### Activity
Where a line in the records below contains the string "cannulation", tally it; give only the final number.

### Records provided

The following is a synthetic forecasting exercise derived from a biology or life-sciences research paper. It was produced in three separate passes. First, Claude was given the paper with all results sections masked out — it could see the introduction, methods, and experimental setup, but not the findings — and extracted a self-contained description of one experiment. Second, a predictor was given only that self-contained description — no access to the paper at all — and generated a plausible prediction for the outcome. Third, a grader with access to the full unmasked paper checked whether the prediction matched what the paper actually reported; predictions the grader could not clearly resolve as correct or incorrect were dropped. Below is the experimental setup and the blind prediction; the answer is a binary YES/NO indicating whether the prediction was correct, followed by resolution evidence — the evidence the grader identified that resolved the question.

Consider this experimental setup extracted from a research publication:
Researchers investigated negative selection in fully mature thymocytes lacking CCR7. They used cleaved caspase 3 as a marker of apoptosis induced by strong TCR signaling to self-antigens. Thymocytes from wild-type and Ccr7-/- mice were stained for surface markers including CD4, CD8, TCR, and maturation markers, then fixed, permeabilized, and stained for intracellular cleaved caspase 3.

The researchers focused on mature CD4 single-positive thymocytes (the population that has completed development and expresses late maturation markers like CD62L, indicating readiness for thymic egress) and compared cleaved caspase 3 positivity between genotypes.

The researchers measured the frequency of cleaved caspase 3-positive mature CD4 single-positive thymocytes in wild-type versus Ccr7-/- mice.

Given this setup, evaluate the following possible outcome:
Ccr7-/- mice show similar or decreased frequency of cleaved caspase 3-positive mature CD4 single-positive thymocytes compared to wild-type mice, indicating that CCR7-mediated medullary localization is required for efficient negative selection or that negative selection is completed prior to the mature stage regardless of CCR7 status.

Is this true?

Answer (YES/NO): YES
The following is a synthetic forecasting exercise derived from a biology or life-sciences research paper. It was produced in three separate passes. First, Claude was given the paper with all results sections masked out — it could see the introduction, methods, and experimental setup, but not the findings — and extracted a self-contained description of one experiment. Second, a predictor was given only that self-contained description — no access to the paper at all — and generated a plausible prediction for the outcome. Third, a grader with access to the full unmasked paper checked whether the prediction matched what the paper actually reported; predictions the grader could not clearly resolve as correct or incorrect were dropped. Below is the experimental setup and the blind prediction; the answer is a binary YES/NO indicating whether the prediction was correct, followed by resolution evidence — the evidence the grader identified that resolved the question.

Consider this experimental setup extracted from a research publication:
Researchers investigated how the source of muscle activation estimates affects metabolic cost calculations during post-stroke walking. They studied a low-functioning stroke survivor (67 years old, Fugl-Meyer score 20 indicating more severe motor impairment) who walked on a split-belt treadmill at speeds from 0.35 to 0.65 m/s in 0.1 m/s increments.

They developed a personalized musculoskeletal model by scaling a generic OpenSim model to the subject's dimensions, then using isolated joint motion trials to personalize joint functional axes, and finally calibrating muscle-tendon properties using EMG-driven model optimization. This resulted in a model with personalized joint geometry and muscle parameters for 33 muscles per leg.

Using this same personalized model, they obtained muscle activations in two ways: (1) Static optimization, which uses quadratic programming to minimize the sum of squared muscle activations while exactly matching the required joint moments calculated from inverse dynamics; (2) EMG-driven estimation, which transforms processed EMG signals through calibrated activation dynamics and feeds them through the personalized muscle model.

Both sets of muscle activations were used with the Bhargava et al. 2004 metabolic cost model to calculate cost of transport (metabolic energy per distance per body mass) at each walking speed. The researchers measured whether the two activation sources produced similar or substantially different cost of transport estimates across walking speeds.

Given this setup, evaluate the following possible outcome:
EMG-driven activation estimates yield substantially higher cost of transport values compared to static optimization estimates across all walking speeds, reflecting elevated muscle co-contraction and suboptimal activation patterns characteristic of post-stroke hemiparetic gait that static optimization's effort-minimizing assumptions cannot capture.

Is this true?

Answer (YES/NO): YES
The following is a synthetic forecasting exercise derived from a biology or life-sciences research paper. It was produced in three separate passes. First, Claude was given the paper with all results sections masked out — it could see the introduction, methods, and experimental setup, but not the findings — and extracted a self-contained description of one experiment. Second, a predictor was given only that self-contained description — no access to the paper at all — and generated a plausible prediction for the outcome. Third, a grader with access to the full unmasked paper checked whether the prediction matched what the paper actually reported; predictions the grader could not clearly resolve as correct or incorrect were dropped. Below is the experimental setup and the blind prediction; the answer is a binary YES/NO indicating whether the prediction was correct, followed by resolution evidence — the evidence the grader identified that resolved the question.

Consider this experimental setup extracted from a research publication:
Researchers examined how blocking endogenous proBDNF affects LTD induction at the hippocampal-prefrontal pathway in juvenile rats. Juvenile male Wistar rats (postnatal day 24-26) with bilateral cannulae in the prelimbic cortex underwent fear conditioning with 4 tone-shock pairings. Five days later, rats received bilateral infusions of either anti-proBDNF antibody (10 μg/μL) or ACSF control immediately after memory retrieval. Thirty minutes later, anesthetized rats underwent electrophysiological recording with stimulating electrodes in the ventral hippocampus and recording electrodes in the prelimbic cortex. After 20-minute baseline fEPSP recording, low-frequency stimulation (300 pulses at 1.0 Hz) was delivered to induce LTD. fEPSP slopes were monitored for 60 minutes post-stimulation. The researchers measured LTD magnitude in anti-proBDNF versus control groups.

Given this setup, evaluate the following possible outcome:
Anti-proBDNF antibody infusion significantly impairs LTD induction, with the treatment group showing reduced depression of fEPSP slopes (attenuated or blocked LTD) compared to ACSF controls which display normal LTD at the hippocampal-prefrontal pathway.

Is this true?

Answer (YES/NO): YES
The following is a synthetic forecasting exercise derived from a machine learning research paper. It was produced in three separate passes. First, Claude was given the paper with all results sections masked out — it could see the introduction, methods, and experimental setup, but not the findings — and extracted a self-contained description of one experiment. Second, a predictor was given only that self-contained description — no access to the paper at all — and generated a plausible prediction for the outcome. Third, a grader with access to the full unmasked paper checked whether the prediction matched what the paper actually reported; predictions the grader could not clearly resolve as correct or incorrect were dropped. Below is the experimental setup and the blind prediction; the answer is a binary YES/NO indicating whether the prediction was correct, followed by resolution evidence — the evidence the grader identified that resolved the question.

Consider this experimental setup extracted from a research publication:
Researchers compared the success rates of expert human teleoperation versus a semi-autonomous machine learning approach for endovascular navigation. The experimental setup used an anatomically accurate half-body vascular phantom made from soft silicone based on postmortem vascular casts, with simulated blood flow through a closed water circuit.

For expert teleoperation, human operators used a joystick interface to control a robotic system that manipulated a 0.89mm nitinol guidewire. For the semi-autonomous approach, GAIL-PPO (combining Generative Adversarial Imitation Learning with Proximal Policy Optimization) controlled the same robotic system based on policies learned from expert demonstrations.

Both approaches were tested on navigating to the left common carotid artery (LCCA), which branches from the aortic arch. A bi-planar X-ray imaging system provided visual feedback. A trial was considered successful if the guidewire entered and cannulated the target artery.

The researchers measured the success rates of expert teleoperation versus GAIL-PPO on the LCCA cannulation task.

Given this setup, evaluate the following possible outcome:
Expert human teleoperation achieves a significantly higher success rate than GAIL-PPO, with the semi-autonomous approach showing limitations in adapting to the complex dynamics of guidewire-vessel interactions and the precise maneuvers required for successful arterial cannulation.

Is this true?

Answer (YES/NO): YES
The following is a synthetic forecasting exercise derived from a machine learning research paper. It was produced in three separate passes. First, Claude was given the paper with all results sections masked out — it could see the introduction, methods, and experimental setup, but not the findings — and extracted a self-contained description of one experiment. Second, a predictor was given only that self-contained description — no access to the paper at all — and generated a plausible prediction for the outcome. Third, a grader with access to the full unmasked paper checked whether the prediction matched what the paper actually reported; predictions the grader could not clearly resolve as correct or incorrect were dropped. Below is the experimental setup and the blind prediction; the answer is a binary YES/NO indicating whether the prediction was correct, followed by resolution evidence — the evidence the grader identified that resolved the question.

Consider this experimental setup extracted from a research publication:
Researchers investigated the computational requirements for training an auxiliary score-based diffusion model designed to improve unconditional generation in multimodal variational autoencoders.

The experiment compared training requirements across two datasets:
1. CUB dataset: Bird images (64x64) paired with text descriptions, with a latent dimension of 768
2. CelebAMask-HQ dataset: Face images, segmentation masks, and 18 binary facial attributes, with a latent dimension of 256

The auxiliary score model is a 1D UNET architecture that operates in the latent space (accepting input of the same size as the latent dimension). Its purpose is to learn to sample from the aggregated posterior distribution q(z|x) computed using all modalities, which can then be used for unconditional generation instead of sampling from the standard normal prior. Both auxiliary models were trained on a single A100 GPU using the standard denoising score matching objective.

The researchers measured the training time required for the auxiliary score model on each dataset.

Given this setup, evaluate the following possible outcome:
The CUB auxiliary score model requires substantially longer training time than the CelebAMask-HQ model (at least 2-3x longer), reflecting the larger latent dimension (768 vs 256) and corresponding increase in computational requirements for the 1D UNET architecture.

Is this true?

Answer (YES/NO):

### Answer to this problem
2